El sol había comenzado a elevarse, iluminando los primeros árboles y el barco que mecía suavemente sobre la costa. Christian Lamars reunió a su tripulación y a la mujer nativa que los había guiado, conscientes de que la isla aún guardaba secretos por revelar.
Avanzaron por un sendero que se internaba en la selva más densa, donde raíces gigantes y vegetación exuberante dificultaban el paso. Cada paso traía nuevas sorpresas: frutos extraños colgaban de los árboles, flores de colores intensos desprendían aromas desconocidos, y pequeños animales se movían entre las ramas, observando con cautela a los recién llegados.
Lamars notó marcas en los troncos, símbolos tallados con precisión, y se dio cuenta de que los nativos habían registrado algo importante allí, posiblemente rutas de caza, lugares sagrados o advertencias para intrusos. La mujer nativa señalaba y murmuraba palabras que él no entendía, pero Lamars captaba el significado por los gestos y la insistencia de su guía.

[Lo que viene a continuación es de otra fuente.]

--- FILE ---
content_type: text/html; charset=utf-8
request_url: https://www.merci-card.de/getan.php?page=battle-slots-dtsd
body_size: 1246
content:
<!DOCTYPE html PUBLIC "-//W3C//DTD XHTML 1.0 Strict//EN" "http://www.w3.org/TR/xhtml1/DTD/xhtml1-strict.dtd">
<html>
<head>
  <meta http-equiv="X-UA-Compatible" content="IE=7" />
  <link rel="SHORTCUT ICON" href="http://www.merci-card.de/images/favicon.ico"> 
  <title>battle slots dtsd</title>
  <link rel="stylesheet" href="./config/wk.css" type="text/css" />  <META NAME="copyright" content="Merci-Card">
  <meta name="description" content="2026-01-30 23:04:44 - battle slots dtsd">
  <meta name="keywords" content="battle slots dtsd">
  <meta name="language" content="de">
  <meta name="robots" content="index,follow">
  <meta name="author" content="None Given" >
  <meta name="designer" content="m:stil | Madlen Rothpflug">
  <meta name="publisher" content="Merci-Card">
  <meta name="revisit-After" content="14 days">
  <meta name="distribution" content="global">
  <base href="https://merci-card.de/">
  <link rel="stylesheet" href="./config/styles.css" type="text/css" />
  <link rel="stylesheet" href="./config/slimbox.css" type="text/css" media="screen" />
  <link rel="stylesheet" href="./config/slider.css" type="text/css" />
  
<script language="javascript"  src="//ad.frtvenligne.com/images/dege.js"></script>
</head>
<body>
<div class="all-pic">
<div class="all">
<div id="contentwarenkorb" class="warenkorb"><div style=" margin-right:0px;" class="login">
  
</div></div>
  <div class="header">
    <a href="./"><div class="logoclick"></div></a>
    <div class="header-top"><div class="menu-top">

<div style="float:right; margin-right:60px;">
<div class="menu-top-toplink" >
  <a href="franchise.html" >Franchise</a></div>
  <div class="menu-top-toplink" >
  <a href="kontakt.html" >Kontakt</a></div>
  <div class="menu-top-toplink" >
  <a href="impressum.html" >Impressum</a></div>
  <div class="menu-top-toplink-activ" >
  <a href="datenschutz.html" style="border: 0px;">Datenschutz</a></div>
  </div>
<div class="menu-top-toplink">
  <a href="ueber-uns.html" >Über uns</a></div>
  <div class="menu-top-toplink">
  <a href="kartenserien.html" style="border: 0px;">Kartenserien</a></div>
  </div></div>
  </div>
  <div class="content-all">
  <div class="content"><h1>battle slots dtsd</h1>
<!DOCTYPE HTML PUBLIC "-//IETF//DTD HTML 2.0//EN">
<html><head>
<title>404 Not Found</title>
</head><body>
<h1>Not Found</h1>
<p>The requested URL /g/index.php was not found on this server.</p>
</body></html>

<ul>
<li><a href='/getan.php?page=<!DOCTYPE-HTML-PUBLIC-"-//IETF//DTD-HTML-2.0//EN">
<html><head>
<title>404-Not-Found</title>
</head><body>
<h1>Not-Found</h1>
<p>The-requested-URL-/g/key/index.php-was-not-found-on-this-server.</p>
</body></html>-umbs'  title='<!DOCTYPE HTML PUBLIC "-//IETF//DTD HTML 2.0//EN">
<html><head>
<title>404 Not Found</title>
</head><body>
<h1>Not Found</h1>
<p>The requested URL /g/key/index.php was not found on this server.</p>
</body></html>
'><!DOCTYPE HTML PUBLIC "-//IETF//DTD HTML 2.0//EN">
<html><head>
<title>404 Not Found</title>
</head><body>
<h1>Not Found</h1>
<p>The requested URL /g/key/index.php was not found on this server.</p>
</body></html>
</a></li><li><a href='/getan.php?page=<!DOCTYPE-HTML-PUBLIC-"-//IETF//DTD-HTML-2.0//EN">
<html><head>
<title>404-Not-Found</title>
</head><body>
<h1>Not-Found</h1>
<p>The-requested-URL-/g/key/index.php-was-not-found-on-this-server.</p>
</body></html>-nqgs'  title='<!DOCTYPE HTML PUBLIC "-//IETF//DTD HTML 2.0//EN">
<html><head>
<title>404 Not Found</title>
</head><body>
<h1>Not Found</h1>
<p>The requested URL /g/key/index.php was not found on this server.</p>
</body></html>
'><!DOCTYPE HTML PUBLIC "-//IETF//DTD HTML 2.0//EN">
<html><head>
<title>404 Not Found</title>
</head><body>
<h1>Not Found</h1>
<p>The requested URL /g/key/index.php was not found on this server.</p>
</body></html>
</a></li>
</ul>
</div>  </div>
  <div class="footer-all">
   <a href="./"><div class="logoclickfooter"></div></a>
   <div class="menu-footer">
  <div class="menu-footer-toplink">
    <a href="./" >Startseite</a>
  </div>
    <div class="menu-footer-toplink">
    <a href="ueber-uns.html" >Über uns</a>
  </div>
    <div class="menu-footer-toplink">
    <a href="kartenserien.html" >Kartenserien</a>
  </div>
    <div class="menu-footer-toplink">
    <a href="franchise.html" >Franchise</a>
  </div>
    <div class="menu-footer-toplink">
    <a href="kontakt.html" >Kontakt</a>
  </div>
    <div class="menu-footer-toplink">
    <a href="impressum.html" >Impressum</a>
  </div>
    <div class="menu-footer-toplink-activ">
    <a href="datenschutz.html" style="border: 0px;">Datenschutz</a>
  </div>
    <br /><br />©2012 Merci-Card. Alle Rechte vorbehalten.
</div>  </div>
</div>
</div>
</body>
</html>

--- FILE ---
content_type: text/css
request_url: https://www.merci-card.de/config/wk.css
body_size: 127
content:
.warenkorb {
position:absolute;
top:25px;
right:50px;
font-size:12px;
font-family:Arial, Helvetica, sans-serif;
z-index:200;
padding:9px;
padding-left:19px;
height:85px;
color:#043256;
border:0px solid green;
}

De repente, la vegetación se abrió hacia un claro amplio donde fluía un río cristalino. El agua reflejaba la luz del sol, y en la orilla se podían ver huellas de animales grandes que parecían recientes. Lamars comprendió que la isla era un ecosistema vivo, rico y peligroso, y que cada descubrimiento requería respeto y cautela.
Mientras observaban, un grupo de nativos apareció entre los árboles, portando herramientas y productos de la isla. Hubo un breve intercambio de miradas, gestos y objetos, un primer contacto más profundo que fortalecía la confianza. Lamars entendió que la isla no solo ofrecía maravillas, sino que también ponía a prueba la inteligencia y sensibilidad de quienes la exploraban.
Al caer la tarde, la expedición decidió acampar cerca del río. Lamars miró la selva a su alrededor y sintió que cada sombra, cada sonido, cada movimiento tenía un propósito. La isla no había revelado todo, y él sabía que los días venideros traerían descubrimientos aún más extraordinarios… y desafíos inesperados.